Exercise goal » Copy out every line of the rows below that contains the string "cutover".

Task inputs »
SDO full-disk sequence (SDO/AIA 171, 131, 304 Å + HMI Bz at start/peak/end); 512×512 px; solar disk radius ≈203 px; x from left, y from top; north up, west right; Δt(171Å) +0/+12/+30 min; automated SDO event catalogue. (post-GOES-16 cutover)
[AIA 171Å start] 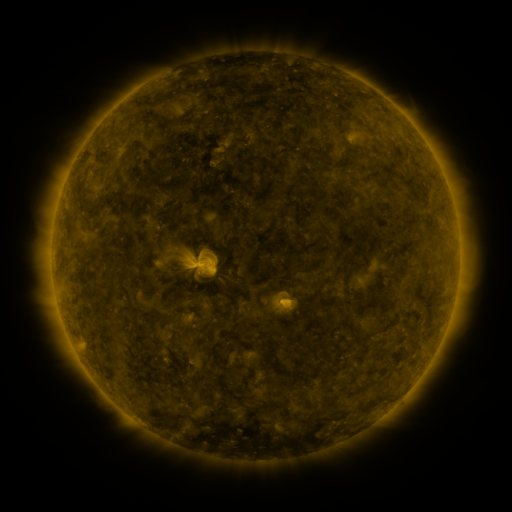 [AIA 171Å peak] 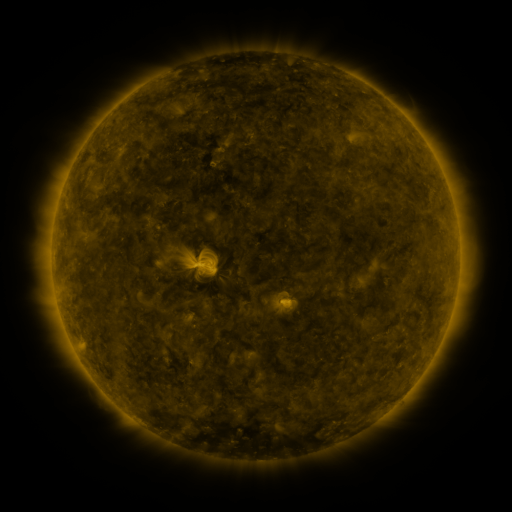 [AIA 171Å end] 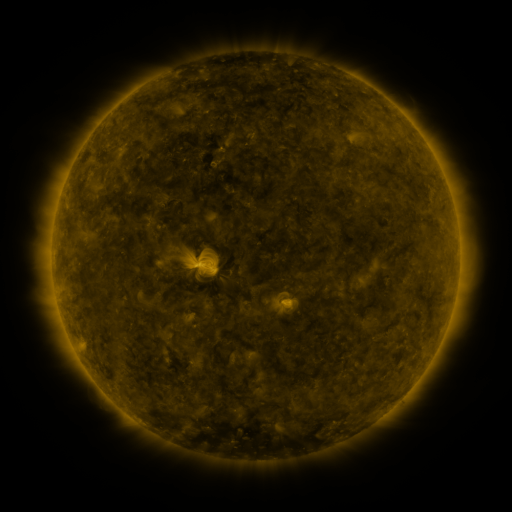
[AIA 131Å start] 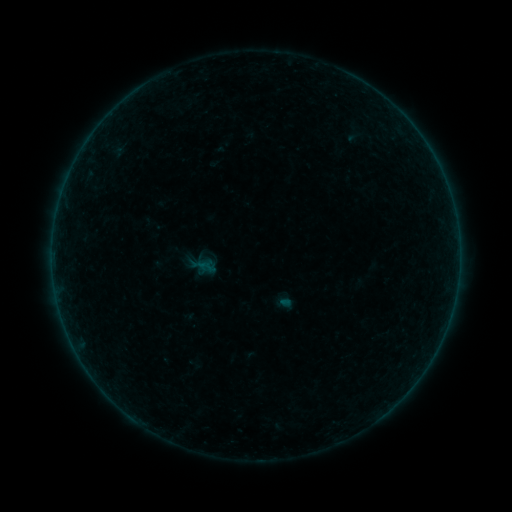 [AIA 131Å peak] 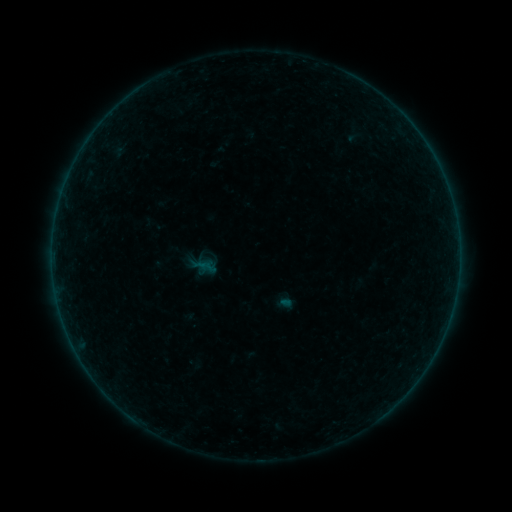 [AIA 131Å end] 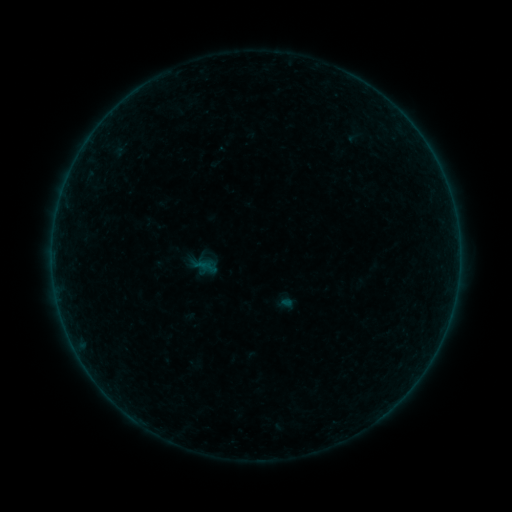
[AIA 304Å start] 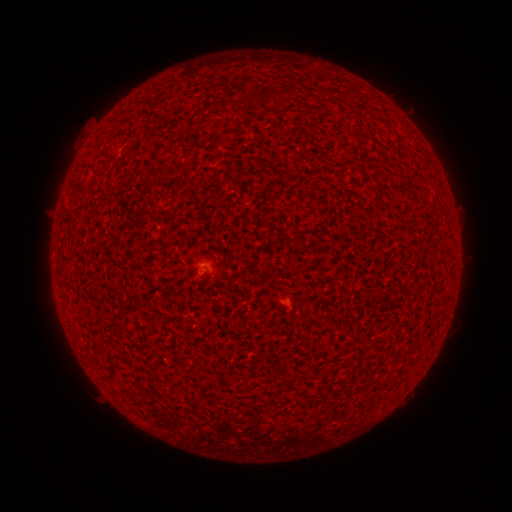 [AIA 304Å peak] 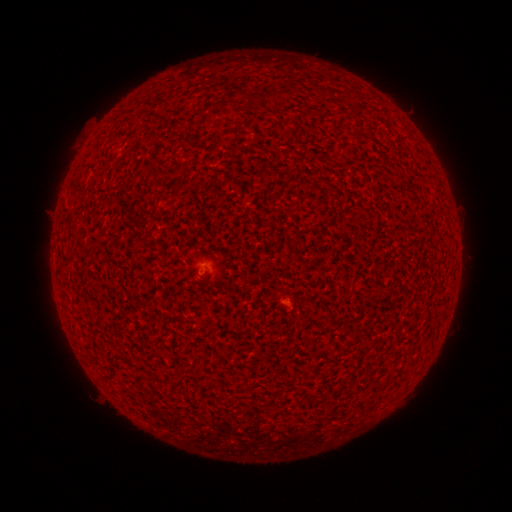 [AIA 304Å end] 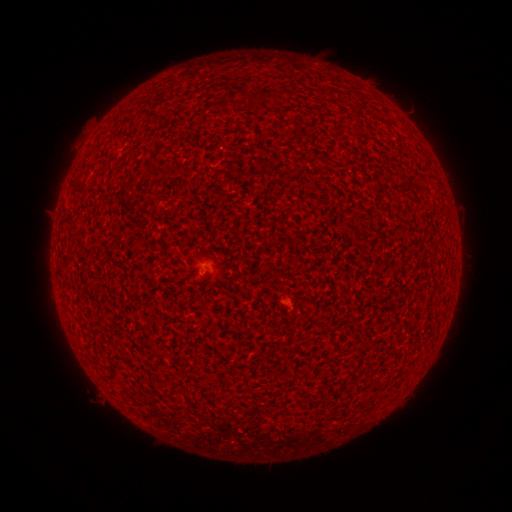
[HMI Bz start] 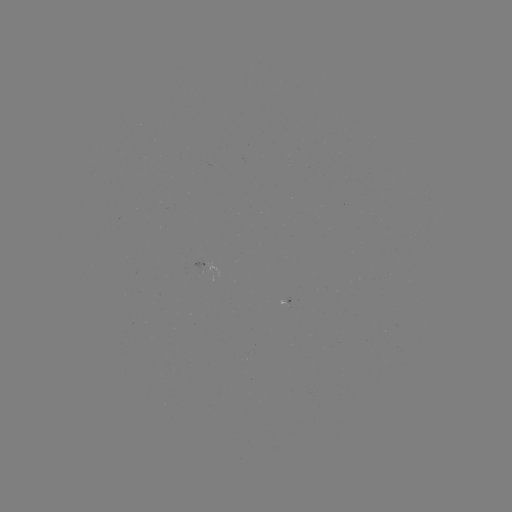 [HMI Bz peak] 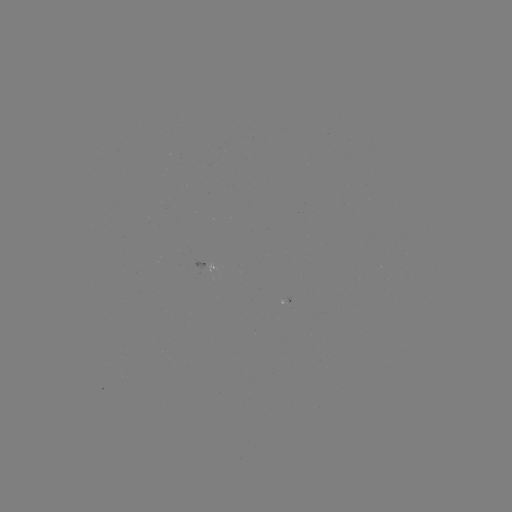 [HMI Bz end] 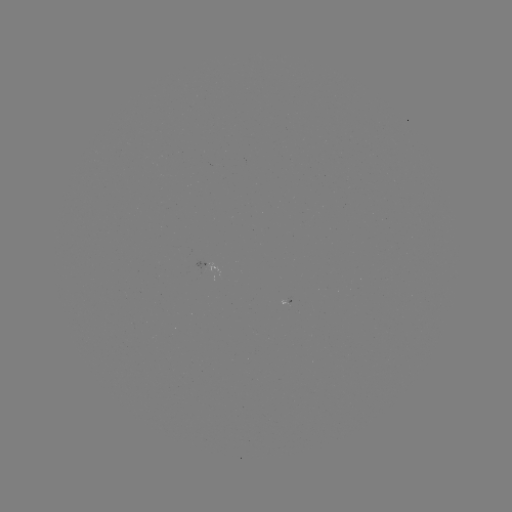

nothing was catalogued: no classed flare, no EUV trigger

Final result »
SDO full-disk sequence (SDO/AIA 171, 131, 304 Å + HMI Bz at start/peak/end); 512×512 px; solar disk radius ≈203 px; x from left, y from top; north up, west right; Δt(171Å) +0/+12/+30 min; automated SDO event catalogue. (post-GOES-16 cutover)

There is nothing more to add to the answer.